◆ **PROVIDED TEXT**
□ □ □ □ □ □ □

On 16 November 2012 12:09, Pragma Tix <bizprac@orange.fr> wrote:
On Friday, 16 November 2012 at 09:24:22 UTC, Manu wrote:
On 15 November 2012 17:17, Andrei Alexandrescu <
SeeWebsiteForEmail@erdani.org> wrote:

On 11/15/12 1:08 AM, Manu wrote:

On 14 November 2012 19:54, Andrei Alexandrescu
<SeeWebsiteForEmail@erdani.org <mailto:SeeWebsiteForEmail@**erdani.org<SeeWebsiteForEmail@erdani.org>

>>

wrote:
    Yah, the whole point here is that we need something IN THE LANGUAGE
    DEFINITION about atomicLoad and atomicStore. NOT IN THE
IMPLEMENTATION.

    THIS IS VERY IMPORTANT.


I won't outright disagree, but this seems VERY dangerous to me.

You need to carefully study all popular architectures, and consider that
if the language is made to depend on these primitives, and the
architecture doesn't support it, or support that particular style of
implementation (fairly likely), than D will become incompatible with a
huge number of architectures on that day.


All contemporary languages that are serious about concurrency support
atomic primitives one way or another. We must too. There's no two ways
about it.

□ □ □ □ □ □ □

◆ **PROVIDED DATA**
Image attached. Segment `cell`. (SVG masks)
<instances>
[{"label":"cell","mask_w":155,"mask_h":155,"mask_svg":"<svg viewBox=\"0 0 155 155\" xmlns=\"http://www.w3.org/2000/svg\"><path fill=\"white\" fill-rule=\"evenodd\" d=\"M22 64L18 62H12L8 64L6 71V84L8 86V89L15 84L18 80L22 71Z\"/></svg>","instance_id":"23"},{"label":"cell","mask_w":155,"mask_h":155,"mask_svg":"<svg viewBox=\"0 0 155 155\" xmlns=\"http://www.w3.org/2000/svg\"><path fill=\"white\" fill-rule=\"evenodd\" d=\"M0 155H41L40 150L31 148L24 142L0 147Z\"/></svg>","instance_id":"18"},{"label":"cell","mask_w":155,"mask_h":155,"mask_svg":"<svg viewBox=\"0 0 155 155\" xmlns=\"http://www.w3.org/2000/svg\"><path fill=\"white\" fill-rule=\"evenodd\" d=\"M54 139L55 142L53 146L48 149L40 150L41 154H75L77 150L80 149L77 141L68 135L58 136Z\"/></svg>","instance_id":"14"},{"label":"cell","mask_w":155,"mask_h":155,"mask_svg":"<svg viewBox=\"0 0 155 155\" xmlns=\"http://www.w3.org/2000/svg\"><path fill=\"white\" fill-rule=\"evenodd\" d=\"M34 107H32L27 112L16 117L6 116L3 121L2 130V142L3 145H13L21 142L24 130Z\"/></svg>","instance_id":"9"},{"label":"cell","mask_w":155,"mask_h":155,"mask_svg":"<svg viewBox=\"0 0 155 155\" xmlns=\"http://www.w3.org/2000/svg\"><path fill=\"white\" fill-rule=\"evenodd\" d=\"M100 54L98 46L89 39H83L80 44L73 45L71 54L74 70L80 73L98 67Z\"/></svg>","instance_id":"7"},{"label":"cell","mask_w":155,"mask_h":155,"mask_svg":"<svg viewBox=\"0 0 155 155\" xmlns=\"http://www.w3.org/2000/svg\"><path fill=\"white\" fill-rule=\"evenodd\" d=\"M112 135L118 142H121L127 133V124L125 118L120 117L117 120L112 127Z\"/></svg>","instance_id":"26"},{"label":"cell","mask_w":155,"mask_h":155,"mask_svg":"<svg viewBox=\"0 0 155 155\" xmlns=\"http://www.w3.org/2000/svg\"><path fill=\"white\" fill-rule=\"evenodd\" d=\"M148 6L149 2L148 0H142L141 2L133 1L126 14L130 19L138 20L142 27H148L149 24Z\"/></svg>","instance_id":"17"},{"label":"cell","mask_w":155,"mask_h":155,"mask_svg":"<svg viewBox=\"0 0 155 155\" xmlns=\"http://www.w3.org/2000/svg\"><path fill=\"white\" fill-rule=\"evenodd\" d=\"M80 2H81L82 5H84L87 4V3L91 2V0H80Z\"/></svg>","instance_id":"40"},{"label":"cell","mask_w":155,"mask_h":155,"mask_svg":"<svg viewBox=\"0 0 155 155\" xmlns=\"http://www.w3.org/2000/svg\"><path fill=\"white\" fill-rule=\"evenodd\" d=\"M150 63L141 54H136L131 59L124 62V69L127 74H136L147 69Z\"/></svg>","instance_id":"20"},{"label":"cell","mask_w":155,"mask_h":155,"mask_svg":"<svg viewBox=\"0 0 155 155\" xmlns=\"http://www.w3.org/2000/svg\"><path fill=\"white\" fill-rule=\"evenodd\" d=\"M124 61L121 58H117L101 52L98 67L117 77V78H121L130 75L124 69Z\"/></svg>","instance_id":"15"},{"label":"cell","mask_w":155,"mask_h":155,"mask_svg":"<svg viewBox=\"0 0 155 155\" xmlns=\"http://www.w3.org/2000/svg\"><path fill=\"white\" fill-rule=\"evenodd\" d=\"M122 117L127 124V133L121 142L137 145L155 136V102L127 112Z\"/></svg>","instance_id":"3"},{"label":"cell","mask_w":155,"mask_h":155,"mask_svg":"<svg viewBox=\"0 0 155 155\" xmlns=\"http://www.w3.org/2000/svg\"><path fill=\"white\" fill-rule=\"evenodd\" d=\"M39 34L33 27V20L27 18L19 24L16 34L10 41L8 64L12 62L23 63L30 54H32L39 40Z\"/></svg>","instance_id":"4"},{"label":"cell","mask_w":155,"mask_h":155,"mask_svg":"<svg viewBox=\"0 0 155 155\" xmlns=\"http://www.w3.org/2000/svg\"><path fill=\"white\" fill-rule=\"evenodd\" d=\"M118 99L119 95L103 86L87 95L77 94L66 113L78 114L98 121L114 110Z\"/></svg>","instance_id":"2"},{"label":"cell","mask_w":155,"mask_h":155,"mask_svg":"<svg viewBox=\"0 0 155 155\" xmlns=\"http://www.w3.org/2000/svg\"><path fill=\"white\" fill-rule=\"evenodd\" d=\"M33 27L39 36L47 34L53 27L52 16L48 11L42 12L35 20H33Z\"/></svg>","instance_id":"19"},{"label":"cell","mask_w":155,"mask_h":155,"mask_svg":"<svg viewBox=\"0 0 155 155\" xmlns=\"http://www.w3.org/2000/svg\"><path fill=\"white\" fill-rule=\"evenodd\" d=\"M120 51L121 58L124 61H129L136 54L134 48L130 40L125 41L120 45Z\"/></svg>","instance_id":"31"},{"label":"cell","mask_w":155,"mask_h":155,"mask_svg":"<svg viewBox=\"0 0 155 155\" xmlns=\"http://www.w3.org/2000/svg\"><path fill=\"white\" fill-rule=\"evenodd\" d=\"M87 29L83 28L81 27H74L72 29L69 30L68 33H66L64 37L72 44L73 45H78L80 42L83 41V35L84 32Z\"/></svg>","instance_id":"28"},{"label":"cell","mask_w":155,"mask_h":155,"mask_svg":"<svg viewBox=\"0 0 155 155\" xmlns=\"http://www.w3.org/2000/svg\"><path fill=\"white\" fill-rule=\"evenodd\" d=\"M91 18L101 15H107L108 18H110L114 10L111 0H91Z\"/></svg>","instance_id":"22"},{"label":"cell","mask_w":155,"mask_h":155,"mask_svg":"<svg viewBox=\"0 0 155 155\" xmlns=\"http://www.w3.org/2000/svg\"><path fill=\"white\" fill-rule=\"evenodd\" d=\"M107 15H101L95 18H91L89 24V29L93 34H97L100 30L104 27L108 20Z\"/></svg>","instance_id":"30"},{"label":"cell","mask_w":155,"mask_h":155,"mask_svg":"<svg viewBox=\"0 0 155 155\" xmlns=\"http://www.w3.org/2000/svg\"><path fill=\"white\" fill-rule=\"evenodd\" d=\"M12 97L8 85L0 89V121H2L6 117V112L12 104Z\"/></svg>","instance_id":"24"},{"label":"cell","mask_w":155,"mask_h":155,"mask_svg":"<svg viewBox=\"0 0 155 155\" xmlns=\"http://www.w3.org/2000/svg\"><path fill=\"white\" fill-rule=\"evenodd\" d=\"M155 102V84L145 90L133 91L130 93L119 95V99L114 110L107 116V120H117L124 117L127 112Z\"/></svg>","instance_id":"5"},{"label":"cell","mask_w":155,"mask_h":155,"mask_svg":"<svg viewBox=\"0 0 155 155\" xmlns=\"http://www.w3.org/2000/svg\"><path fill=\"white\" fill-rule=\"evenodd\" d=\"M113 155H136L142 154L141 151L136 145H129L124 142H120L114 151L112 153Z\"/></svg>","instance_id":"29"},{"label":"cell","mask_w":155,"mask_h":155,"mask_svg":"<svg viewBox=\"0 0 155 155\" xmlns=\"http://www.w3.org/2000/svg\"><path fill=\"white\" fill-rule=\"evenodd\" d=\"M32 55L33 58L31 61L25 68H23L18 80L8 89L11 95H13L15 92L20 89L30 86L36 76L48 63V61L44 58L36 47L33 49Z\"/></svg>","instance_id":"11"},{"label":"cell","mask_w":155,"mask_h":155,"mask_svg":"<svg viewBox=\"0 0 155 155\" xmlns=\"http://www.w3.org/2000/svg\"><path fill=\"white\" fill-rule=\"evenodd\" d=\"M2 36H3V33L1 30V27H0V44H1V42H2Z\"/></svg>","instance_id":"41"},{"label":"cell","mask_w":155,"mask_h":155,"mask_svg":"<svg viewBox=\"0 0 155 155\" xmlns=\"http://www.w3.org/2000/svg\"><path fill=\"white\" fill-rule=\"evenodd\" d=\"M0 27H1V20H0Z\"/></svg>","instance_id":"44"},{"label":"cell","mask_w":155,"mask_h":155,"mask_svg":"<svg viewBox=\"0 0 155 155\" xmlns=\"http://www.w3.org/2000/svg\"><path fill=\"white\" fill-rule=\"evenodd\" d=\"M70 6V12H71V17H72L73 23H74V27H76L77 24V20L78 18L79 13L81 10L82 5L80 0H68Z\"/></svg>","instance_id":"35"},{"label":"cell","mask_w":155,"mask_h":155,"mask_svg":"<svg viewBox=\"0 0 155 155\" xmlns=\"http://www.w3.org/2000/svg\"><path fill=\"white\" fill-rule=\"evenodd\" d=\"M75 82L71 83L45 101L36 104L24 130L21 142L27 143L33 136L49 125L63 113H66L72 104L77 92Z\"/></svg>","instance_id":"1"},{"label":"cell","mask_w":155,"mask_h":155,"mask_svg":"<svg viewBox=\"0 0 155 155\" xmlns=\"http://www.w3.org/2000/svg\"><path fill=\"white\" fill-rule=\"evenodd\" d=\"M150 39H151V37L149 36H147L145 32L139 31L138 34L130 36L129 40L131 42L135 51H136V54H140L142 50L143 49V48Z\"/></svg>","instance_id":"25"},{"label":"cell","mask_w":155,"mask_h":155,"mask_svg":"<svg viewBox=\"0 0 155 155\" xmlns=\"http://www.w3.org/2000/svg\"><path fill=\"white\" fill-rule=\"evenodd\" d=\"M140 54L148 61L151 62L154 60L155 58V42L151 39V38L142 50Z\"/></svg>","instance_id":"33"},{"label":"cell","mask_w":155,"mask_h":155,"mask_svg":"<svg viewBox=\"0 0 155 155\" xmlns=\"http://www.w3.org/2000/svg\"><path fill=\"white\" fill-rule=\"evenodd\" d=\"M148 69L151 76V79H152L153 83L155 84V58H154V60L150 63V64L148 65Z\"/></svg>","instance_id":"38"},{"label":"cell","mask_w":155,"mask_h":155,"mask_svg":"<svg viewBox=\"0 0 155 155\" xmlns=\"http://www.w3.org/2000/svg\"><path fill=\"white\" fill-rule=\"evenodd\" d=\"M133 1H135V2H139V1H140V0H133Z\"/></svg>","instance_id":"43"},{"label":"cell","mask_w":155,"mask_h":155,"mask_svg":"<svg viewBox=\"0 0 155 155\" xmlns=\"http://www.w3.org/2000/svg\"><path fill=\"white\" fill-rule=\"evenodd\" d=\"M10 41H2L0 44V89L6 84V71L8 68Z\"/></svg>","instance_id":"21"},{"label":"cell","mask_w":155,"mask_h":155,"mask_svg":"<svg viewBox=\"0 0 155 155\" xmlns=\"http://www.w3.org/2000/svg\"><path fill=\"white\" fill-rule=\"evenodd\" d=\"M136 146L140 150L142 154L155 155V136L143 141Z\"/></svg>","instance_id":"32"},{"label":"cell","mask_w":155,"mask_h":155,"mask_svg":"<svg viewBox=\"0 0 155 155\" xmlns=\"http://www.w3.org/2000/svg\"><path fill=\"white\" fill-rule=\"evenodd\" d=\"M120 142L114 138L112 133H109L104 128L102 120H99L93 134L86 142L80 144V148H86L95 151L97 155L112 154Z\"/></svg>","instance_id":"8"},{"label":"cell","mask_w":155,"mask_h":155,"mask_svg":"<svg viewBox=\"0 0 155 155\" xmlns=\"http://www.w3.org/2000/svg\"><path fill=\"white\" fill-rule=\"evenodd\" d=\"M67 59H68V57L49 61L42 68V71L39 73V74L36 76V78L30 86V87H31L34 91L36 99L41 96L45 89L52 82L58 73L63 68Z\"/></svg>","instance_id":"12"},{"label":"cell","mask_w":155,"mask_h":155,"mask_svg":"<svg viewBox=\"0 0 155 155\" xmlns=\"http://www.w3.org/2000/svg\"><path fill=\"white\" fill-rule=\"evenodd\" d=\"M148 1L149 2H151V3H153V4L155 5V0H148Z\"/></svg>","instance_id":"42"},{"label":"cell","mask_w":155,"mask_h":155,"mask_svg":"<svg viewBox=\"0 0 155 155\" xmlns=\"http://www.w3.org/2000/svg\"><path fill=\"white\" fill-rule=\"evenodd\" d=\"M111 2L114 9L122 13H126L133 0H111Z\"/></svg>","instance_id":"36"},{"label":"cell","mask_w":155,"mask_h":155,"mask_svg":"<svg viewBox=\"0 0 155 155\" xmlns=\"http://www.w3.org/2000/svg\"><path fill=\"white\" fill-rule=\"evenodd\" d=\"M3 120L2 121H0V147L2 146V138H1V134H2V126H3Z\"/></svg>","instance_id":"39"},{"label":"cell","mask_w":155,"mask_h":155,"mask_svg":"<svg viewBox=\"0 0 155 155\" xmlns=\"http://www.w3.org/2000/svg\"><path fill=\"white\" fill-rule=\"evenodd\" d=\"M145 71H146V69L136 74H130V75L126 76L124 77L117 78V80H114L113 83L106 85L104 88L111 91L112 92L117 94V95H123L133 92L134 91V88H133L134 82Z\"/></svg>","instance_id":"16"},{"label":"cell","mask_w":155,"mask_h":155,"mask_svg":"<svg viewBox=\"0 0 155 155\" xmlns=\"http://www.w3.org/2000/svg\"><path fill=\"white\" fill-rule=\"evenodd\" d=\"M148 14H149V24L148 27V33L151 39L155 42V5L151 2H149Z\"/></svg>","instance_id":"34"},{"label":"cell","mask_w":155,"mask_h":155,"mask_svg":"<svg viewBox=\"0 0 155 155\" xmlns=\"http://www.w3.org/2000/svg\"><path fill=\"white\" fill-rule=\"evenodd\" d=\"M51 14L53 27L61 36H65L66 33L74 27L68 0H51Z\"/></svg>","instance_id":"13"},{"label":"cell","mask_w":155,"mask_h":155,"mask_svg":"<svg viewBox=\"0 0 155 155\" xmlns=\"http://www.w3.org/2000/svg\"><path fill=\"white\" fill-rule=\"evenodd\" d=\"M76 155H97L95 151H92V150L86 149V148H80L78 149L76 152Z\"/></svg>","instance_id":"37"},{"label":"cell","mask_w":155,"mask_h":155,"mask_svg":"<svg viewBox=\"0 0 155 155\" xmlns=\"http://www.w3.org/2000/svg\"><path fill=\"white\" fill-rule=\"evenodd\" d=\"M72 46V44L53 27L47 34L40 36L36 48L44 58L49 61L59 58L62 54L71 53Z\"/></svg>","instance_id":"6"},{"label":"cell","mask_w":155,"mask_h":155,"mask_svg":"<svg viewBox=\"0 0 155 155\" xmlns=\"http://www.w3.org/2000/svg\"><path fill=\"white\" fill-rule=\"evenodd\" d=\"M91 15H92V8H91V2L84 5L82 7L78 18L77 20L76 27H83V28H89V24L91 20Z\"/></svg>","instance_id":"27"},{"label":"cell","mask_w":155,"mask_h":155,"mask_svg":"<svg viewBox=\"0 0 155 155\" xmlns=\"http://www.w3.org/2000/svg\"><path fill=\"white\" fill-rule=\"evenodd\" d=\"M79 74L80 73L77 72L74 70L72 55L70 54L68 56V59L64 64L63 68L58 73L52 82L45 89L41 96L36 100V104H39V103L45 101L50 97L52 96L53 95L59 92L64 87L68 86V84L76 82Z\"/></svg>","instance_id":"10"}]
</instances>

□ □ □ □ □ □ □

◆ **WHAT THIS TASK INVOLVES**
Can you write out, word for word, the part of the email thread from "On 14 November" to "IS VERY IMPORTANT."?

◆ **ANSWER SPACE**
On 14 November 2012 19:54, Andrei Alexandrescu
<SeeWebsiteForEmail@erdani.org <mailto:SeeWebsiteForEmail@**erdani.org<SeeWebsiteForEmail@erdani.org>

>>

wrote:
    Yah, the whole point here is that we need something IN THE LANGUAGE
    DEFINITION about atomicLoad and atomicStore. NOT IN THE
IMPLEMENTATION.

    THIS IS VERY IMPORTANT.